Thursday, April 24, 2014

Angie's List Proves Time And Time Again That Success Has Nothing To Do With Having A Sustainable Business Model

After nearly two decades in business, the only thing certain about the performance of Indianapolis-based Angie's List is its consistent losses year after year. When the company went public a couple of years ago, it basically had no other choice than to look for suckers in the public sector to continue operations since its private investors one after another over the years became convinced it could never turn a profit and unloaded their investment. Yesterday, the company's management reported yet another quarterly loss. How did the market react? Its stock price jumped over 12% in after-hours trading. Apparently, the expert investors on Wall Street playing with other people's money were impressed that, while the company continues its perfect losing streak, its losses were less than the so-called experts had anticipated. Its losses this quarter were $3.8 million compared to $7.9 million a year ago. At the same time, the company's marketing costs of acquiring each new paid membership soared from $72 to $82, but it relies on the advertising by businesses that its consumer members are supposedly rating for three-quarters of its revenues. On the brighter side, the company's co-founders, Bill Oesterle and Angie Hicks, and the corporate insiders have become multi-millionaires from their investments in the company, even if the company has never once made a profit. Something is seriously wrong with this picture. If someone can explain to me how the folks that are running this company are operating a business any differently than convicted Ponzi schemer Tim Durham, please share with me.

4 comments:

LamLawIndy said...

The problem with the business model is that there are other sources for reviews (yelp, BBB) that users can access w/o a paywall.

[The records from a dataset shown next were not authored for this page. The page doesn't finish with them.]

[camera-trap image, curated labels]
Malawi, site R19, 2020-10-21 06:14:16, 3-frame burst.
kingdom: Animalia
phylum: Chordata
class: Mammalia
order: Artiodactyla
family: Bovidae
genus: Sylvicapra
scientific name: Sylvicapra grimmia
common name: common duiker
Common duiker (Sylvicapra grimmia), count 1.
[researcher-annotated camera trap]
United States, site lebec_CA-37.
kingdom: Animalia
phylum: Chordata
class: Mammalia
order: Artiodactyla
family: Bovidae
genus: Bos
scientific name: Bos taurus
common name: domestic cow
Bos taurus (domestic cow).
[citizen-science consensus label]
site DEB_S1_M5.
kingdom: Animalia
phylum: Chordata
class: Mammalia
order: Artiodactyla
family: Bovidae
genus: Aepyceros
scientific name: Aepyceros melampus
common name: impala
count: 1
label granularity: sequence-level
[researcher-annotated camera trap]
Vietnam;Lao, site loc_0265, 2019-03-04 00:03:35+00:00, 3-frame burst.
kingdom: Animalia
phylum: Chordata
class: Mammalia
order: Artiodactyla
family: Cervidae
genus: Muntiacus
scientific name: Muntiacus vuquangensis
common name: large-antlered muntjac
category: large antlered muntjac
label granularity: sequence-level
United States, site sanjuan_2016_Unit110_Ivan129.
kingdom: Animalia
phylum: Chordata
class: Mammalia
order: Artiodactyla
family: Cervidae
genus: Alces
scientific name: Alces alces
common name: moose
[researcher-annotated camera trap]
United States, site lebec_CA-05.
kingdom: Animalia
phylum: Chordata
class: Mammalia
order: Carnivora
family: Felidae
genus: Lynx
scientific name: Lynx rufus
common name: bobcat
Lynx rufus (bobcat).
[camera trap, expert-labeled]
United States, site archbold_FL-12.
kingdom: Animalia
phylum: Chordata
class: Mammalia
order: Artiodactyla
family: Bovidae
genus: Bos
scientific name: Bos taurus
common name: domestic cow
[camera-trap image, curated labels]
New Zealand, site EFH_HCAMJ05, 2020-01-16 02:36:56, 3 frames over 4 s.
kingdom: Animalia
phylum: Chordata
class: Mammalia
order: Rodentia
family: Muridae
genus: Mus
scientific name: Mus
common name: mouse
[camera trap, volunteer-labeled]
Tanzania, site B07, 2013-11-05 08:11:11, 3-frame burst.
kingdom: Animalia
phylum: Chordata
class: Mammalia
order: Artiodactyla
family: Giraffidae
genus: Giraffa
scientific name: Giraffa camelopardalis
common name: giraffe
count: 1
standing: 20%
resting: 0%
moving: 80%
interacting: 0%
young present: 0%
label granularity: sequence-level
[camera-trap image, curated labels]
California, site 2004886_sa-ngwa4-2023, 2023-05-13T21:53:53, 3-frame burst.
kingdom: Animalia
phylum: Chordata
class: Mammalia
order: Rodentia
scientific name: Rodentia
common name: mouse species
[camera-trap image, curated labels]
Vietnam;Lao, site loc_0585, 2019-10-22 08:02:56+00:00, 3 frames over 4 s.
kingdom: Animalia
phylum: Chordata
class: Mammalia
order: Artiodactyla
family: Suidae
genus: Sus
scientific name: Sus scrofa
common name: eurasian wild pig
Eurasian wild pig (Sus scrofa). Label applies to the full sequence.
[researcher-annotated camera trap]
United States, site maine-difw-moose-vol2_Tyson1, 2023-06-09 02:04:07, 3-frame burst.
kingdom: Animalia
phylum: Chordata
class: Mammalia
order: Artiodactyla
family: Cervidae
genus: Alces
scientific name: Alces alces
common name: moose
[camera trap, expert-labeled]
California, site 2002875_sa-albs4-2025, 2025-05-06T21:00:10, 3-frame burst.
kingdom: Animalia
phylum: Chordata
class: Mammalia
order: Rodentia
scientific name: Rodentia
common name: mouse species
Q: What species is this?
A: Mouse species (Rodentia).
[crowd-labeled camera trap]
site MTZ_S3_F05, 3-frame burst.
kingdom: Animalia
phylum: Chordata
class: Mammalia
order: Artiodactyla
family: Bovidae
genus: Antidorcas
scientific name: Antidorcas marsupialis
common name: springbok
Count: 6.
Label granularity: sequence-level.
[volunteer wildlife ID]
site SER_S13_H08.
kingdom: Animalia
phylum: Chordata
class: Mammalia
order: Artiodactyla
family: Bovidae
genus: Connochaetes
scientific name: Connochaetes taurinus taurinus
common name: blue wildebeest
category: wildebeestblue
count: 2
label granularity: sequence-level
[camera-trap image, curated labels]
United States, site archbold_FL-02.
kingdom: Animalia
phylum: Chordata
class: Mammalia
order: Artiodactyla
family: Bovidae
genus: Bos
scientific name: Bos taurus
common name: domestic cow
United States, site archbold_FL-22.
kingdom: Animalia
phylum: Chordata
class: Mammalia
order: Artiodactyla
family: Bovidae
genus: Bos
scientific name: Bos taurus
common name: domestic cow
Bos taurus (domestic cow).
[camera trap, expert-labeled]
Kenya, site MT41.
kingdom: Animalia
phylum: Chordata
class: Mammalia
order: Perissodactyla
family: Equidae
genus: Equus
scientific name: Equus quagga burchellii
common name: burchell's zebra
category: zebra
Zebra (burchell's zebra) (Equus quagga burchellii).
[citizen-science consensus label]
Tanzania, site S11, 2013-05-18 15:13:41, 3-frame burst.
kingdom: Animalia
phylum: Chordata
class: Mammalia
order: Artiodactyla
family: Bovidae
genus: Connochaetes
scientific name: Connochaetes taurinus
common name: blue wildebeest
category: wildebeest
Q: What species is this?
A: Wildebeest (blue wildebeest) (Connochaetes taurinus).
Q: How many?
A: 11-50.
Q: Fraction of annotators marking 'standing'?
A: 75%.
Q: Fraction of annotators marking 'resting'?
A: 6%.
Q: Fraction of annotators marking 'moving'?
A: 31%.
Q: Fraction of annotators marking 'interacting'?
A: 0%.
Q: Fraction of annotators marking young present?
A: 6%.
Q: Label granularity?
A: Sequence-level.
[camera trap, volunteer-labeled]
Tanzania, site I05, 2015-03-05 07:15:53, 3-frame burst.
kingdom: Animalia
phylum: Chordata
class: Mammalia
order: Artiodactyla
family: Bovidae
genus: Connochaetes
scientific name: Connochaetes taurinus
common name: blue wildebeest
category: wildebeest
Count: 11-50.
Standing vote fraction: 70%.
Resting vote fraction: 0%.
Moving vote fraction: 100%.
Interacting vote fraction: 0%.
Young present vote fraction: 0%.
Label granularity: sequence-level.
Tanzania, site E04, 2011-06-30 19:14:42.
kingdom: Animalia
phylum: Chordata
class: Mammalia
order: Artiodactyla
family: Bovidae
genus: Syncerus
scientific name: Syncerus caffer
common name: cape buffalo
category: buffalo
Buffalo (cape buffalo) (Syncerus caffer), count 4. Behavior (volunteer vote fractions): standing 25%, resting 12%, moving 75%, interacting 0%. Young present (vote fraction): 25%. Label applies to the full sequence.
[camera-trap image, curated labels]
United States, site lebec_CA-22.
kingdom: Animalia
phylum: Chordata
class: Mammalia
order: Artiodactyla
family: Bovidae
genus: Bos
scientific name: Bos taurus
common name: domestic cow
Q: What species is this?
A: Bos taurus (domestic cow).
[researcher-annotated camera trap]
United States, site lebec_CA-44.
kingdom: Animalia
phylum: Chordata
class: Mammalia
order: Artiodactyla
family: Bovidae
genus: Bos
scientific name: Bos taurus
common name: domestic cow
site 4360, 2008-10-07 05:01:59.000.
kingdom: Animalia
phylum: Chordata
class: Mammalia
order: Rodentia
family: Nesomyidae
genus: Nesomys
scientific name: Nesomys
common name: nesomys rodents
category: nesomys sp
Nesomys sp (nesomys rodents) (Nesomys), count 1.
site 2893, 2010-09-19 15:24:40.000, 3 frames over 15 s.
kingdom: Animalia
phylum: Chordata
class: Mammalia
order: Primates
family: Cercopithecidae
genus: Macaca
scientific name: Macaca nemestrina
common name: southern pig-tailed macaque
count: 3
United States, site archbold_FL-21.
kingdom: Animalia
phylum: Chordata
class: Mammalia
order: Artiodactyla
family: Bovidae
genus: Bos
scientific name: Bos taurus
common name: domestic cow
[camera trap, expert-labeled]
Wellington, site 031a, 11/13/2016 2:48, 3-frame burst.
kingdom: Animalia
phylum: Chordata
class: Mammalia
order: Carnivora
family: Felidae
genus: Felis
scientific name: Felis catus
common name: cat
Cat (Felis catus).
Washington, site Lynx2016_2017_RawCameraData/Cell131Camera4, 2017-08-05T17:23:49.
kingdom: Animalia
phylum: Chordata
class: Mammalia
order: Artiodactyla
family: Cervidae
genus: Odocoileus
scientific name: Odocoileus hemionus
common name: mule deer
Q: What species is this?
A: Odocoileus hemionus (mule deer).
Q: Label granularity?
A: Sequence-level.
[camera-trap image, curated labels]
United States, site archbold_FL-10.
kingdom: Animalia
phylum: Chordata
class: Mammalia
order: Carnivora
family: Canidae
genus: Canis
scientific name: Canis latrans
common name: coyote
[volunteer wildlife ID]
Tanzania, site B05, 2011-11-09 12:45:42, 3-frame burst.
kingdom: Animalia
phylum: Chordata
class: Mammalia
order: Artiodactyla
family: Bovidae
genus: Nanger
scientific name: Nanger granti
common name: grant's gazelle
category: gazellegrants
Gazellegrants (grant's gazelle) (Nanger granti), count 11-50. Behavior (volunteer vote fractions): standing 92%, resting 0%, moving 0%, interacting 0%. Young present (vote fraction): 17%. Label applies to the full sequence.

Angie's List has a great product, but I don't believe it can be profitable in the long term given the low barriers to entry and no cost service provided by competitors.

Anonymous said...

If ANGI can’t provide more accurate and impartial ratings, consumers have no reason to pay for their service.The company can try to claim that these advertisers don’t have any say in reviews, but there is quite a bit of evidence to the contrary. The NBC affiliate channel 12 in Richmond, Va., did a little digging into Angie’s List and found that lower rated companies can bump themselves up to the top of search results by paying extra money. In one case, the top rated heating & air company showed up 12th on a list of search results because they wouldn’t pay the $12,000 to $15,000 required to move up the list. Angie’s List refers to itself as a “consumer-driven organization”, but a quick look at its revenue breakdown reveals that is far from the truth. In 2012, 69% of ANGI’s revenue came from advertisers. Customers are taking notice of these misleading practices. For a company that offers customer reviews, ANGI has plenty of bad reviews of its own, including shareholder litigation accusing management of improper selling of personal stock at inflated prices just before it dropped.

Anonymous said...

How about the fact that Bill Oesterle sold buildings that he was personally invested in to the Company, in a time when there is a critical cash need. What kind of Board oversight is there that would allow this to happen? It's incredible how much money the executives have made from selling their stock since the company went public. What's very telling is their "faith" in the future of this company -- there has not been a single insider buy transaction since the IPO.

Gary R. Welsh said...

I would be more concerned that the company's last CFO left abruptly after a little more than a year on the job. He must have had a conscience.